What to work on:
(1) In the relay station text, what are Amplify & Forward relays also called?
(2) Print the passage of the relay station text between "There are several" and "according to [2], [8].", inclusive.

Page text:
★ ★ ★ ★ ★

Let us assume that an MS needs to transmit data to a eNode-B. For this it needs to overcome a certain distance. Now if an RS is placed halfway, only half the distance has to be overcome, which means 0.53.53=0.087 times the path loss. So using an RS, less than five times transmitting power can be used by the MS for the RS to receive the signal just as strong as the eNode-B would have done otherwise. Of course the RS needs to transmit the information to eNode-B afterwards, but the RS is usually connected to an electricity power grid, meaning that the transmitting power is not limited. However, the level of the transmitting power might affect the level of interference. If the same power is needed for the RS to e-NodeB link, the same connection is achieved with 2.5 times less MS battery power. So whether an RS is used to save MS battery power or to increase the data rate, the use of RS is useful and it is worth investigating the impact of Relay Station positioning on the LTE uplink performance.

There are several ways to incorporate relaying into a system. The simplest way is by using the Amplify & Forward (AF) RS. These relays, also called repeaters, were already a part of the first LTE release (3GPP Release 8) and simply amplify the signal and forward it. Such relays do not decode the signal, and therefore cannot support bit/frame error detection and correction. Another type of relay is the Decode & Forward (DF) RS. This type of RSs is being researched for LTE-Advanced as Type II RS. The last type on RS is the so-called self-backhauling RS, and is categorized into three different types: “Type I, Type Ia and Type Ib”, according to [2], [8].

★ ★ ★ ★ ★

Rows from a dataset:
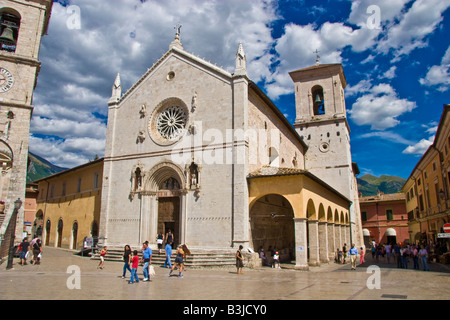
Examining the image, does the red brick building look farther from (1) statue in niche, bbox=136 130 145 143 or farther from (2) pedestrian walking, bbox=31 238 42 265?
(2) pedestrian walking, bbox=31 238 42 265

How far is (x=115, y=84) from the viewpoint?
86.4 feet

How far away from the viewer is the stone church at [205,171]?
63.3 feet

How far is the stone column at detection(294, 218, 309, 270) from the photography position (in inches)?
694

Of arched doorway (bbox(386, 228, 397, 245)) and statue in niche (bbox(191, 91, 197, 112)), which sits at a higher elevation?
statue in niche (bbox(191, 91, 197, 112))

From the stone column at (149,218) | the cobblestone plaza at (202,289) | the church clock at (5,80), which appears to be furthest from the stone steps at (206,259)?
the church clock at (5,80)

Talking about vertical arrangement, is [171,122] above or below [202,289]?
above

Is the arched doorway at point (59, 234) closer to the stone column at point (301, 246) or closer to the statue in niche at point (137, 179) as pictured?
the statue in niche at point (137, 179)

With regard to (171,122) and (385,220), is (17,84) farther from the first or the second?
(385,220)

★ ★ ★ ★ ★

Task solutions:
(1) Repeaters.

(2)
There are several ways to incorporate relaying into a system. The simplest way is by using the Amplify & Forward (AF) RS. These relays, also called repeaters, were already a part of the first LTE release (3GPP Release 8) and simply amplify the signal and forward it. Such relays do not decode the signal, and therefore cannot support bit/frame error detection and correction. Another type of relay is the Decode & Forward (DF) RS. This type of RSs is being researched for LTE-Advanced as Type II RS. The last type on RS is the so-called self-backhauling RS, and is categorized into three different types: “Type I, Type Ia and Type Ib”, according to [2], [8].